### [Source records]
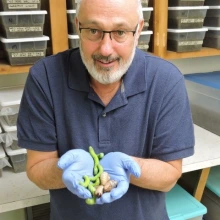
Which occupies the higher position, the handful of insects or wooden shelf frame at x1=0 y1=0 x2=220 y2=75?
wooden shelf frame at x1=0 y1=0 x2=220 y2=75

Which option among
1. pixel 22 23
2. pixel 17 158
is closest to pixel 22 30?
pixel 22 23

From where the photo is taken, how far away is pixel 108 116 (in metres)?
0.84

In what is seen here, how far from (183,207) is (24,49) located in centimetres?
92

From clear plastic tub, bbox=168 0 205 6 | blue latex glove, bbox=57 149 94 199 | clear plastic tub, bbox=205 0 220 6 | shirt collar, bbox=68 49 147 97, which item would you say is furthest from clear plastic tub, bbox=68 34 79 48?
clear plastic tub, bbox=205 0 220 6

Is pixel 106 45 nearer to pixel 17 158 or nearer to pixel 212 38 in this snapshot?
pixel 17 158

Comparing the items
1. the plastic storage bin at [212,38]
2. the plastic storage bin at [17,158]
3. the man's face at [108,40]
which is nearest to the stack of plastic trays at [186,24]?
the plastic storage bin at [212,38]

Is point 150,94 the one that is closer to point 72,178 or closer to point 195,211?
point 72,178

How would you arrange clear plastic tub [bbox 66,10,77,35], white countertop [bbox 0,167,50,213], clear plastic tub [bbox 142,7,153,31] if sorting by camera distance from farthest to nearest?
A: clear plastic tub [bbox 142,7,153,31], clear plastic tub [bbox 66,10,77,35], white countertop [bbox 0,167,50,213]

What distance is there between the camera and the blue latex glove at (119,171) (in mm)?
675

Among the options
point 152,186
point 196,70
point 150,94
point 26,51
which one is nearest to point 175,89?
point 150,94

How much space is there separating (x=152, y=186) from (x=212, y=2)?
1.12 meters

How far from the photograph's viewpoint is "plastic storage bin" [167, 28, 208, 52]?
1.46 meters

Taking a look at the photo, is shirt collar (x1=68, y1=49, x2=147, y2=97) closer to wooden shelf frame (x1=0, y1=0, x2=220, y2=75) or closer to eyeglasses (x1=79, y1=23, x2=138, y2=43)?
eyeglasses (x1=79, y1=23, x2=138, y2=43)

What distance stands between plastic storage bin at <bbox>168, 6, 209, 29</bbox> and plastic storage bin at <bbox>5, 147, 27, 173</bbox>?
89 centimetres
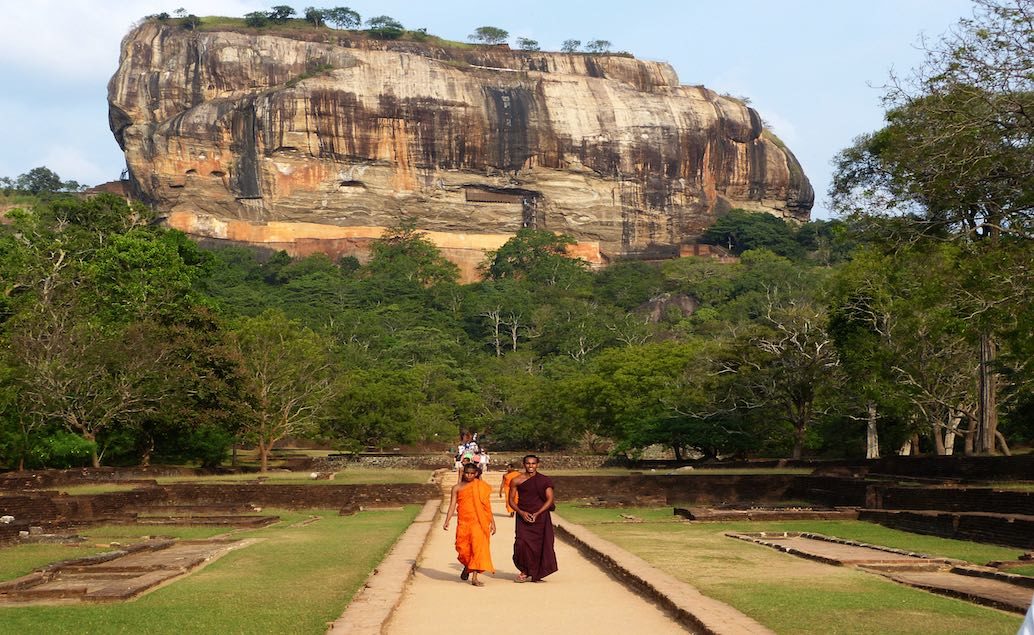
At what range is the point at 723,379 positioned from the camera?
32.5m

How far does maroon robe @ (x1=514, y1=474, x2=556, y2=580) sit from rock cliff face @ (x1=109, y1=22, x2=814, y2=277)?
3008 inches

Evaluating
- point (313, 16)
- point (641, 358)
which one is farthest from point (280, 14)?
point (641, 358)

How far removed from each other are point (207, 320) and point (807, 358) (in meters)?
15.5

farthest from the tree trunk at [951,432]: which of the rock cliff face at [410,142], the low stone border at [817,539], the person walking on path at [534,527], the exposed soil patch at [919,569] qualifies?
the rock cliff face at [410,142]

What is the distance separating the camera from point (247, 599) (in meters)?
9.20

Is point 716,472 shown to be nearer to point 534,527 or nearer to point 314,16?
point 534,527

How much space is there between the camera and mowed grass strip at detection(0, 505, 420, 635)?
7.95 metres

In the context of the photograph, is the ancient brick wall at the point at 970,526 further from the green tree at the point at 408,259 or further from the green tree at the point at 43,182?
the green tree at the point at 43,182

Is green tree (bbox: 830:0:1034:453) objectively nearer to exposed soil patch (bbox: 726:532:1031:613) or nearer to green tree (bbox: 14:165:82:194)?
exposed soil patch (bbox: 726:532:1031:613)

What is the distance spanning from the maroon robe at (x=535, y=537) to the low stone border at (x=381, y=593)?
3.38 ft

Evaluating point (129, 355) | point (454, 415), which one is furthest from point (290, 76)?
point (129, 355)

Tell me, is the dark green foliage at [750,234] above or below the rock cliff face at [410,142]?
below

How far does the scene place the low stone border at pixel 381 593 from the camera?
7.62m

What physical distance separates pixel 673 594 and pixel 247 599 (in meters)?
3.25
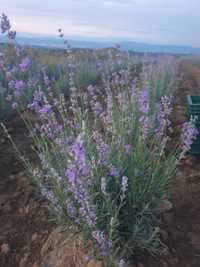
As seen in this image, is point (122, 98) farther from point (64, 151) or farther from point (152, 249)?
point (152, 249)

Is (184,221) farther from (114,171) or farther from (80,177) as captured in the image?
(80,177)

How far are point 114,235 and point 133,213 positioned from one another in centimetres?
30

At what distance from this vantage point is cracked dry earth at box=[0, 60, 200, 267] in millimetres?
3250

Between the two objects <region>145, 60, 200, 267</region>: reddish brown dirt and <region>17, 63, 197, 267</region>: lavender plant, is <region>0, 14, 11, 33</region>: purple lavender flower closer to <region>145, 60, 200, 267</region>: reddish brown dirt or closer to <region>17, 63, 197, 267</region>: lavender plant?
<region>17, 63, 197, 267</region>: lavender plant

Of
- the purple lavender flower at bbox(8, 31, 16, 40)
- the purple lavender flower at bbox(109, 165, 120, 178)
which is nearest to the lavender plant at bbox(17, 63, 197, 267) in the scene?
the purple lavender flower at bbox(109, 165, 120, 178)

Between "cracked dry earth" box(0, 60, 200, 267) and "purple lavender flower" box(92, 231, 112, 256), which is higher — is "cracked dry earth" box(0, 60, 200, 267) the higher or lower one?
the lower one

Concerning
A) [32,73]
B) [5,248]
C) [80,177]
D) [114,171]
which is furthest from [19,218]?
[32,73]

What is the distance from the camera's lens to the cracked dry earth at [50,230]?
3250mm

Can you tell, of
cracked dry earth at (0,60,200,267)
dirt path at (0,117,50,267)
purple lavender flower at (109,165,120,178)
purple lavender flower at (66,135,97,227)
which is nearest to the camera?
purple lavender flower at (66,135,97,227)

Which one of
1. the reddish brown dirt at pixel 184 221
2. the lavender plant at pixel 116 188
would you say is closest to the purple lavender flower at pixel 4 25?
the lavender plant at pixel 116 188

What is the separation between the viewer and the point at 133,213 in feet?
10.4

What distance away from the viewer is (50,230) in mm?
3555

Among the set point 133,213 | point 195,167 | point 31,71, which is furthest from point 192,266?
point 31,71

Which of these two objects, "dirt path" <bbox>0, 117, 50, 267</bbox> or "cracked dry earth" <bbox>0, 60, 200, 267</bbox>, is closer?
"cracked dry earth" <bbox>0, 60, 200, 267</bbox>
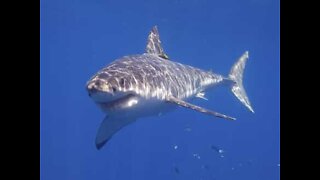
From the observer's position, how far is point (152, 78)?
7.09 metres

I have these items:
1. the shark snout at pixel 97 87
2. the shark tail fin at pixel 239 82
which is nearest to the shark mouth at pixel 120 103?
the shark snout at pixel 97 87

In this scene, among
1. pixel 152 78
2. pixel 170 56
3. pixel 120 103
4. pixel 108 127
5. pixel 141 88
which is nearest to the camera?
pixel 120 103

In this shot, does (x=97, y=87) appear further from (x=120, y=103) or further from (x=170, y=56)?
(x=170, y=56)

* * *

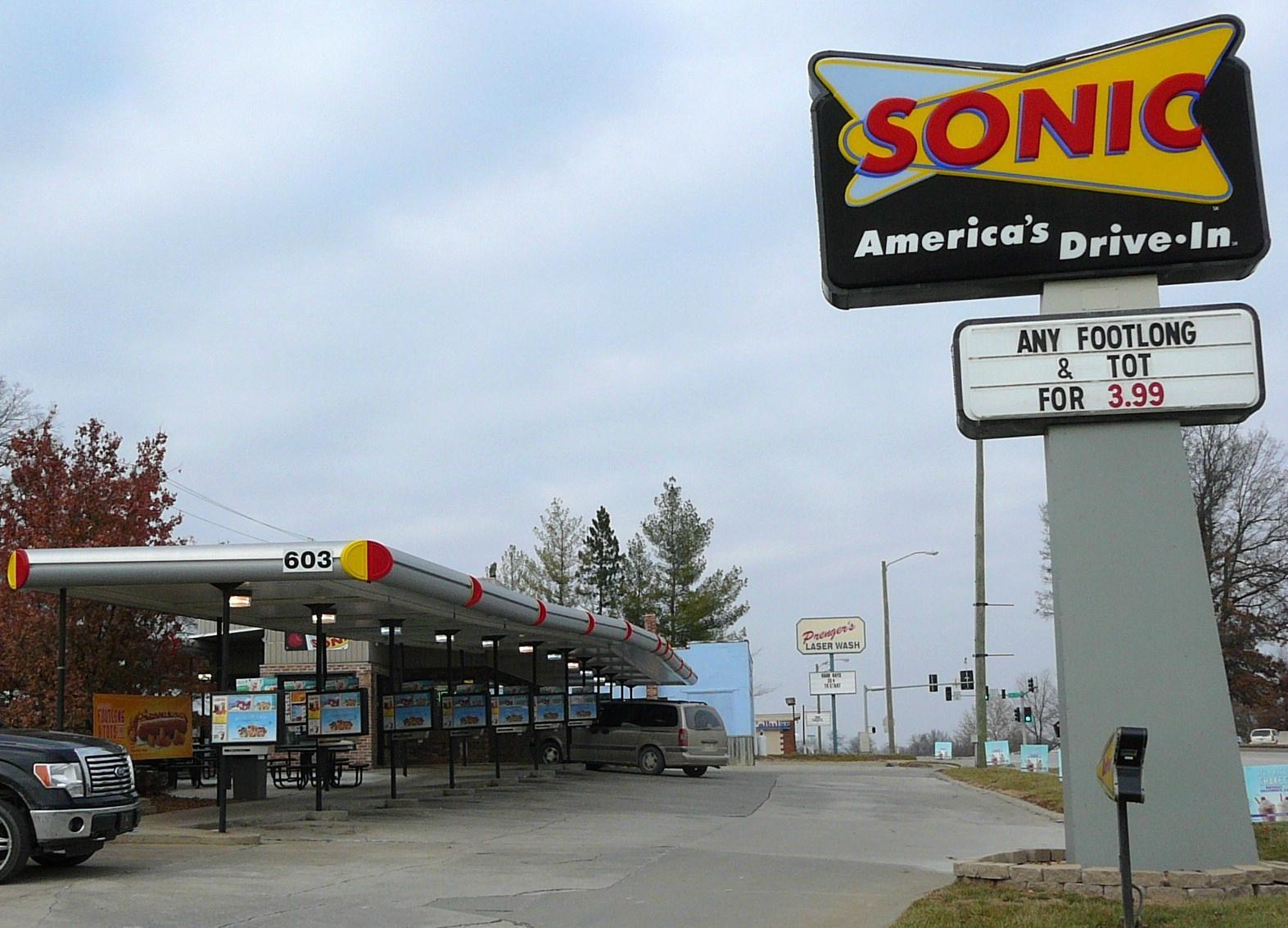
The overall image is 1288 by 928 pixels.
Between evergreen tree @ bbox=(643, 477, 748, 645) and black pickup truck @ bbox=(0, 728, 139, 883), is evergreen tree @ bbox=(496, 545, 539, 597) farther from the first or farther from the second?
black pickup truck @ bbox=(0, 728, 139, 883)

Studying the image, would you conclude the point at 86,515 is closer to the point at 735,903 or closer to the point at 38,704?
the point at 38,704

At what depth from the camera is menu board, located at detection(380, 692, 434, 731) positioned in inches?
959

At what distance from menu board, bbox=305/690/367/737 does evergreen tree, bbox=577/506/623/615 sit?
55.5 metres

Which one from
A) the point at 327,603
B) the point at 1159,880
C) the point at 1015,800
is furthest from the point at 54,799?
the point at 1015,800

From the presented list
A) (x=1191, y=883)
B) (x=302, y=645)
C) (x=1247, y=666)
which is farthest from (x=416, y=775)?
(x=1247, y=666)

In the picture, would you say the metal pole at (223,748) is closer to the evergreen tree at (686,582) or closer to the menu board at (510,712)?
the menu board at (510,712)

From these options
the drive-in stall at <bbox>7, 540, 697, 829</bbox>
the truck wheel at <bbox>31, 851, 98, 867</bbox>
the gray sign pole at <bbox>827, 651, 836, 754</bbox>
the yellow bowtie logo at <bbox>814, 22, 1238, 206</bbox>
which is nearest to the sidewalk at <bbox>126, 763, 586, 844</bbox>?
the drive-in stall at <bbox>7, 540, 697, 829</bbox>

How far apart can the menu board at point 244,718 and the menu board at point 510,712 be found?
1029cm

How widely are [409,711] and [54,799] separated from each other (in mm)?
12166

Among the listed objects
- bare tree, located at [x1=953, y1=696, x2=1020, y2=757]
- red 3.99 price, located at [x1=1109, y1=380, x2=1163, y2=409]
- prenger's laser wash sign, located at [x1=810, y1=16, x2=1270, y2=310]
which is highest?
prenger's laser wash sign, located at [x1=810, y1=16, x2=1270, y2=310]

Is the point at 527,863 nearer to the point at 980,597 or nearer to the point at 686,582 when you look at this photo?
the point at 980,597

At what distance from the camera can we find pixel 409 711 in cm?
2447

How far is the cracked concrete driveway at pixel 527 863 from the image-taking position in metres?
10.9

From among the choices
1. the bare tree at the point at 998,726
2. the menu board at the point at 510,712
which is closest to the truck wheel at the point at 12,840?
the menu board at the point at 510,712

...

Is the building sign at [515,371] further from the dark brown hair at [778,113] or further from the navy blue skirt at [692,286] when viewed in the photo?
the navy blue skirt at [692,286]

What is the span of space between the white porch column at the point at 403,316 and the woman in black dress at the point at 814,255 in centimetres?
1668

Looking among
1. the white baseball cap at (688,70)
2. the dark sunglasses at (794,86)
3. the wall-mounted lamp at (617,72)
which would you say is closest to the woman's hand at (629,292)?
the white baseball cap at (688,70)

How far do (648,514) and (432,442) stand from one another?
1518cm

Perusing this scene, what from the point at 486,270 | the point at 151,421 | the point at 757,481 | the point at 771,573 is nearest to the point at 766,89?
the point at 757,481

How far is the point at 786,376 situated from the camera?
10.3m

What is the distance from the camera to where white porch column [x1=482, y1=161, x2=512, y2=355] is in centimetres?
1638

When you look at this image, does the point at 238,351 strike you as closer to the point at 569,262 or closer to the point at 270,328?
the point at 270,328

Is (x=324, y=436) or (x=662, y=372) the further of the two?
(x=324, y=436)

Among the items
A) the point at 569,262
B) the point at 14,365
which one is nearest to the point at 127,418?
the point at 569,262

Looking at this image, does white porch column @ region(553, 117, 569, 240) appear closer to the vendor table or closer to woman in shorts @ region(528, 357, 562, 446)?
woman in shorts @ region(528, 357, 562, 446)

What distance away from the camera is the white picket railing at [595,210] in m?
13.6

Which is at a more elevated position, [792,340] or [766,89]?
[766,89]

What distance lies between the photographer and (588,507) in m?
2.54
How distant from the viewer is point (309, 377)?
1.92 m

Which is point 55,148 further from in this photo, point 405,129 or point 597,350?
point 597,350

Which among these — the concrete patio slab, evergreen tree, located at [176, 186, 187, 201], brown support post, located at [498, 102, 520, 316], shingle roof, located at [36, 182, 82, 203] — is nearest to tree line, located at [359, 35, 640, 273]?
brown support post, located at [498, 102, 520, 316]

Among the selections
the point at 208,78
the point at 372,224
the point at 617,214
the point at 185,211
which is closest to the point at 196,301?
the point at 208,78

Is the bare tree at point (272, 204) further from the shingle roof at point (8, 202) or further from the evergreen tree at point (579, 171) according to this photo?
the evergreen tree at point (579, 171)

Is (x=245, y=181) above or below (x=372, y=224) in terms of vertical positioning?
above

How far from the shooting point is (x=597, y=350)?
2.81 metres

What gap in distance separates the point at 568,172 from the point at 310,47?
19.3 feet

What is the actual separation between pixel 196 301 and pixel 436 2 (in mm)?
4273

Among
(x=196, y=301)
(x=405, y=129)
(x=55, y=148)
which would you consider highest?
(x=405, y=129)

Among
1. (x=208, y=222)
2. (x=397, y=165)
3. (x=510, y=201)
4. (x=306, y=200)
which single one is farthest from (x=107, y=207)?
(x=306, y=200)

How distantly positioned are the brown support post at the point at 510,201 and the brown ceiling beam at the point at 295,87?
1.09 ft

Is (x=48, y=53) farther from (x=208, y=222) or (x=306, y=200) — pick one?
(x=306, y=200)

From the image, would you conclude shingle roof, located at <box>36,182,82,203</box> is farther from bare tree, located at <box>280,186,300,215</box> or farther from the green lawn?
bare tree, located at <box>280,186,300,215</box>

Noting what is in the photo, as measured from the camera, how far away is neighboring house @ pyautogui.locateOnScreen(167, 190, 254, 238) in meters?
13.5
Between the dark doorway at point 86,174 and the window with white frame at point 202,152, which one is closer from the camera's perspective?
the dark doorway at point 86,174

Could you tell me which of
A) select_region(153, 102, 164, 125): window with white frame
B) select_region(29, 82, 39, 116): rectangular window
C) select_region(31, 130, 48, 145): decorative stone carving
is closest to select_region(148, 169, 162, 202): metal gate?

### [Exercise]
Copy, without any changes, the part of the records above that begins with the line containing "Which occupies the" and ends with the line containing "1.46 meters", both of those lines included.

### [The output]
Which occupies the higher position, the handful of insects or wooden shelf frame at x1=0 y1=0 x2=220 y2=75?
wooden shelf frame at x1=0 y1=0 x2=220 y2=75

Which option among
1. pixel 22 23
2. pixel 17 158
is closest to pixel 22 30?
pixel 22 23

From where the photo is taken, how far away is pixel 108 116 (in metres)?
0.84

In what is seen here, how far from (183,207) is (24,49) located in centimetres?
92

From clear plastic tub, bbox=168 0 205 6 | blue latex glove, bbox=57 149 94 199 | clear plastic tub, bbox=205 0 220 6 | shirt collar, bbox=68 49 147 97, which item would you say is furthest from clear plastic tub, bbox=68 34 79 48?
clear plastic tub, bbox=205 0 220 6

Is pixel 106 45 nearer to pixel 17 158 or nearer to pixel 212 38 in this snapshot?
pixel 17 158

Comparing the items
1. the plastic storage bin at [212,38]
2. the plastic storage bin at [17,158]
3. the man's face at [108,40]
which is nearest to the stack of plastic trays at [186,24]?
the plastic storage bin at [212,38]

Is point 150,94 the one that is closer to point 72,178 or closer to point 195,211?
point 72,178

How would you arrange clear plastic tub [bbox 66,10,77,35], white countertop [bbox 0,167,50,213], clear plastic tub [bbox 142,7,153,31] if sorting by camera distance from farthest to nearest?
A: clear plastic tub [bbox 142,7,153,31], clear plastic tub [bbox 66,10,77,35], white countertop [bbox 0,167,50,213]

What distance is there between the camera and the blue latex glove at (119,171) (in mm)?
675

Among the options
point 152,186
point 196,70
point 150,94
point 26,51
which one is nearest to point 175,89?
point 150,94

How much space is there separating (x=152, y=186) from (x=212, y=2)?
1.12 meters

How far from the photograph's viewpoint is "plastic storage bin" [167, 28, 208, 52]?
1.46 meters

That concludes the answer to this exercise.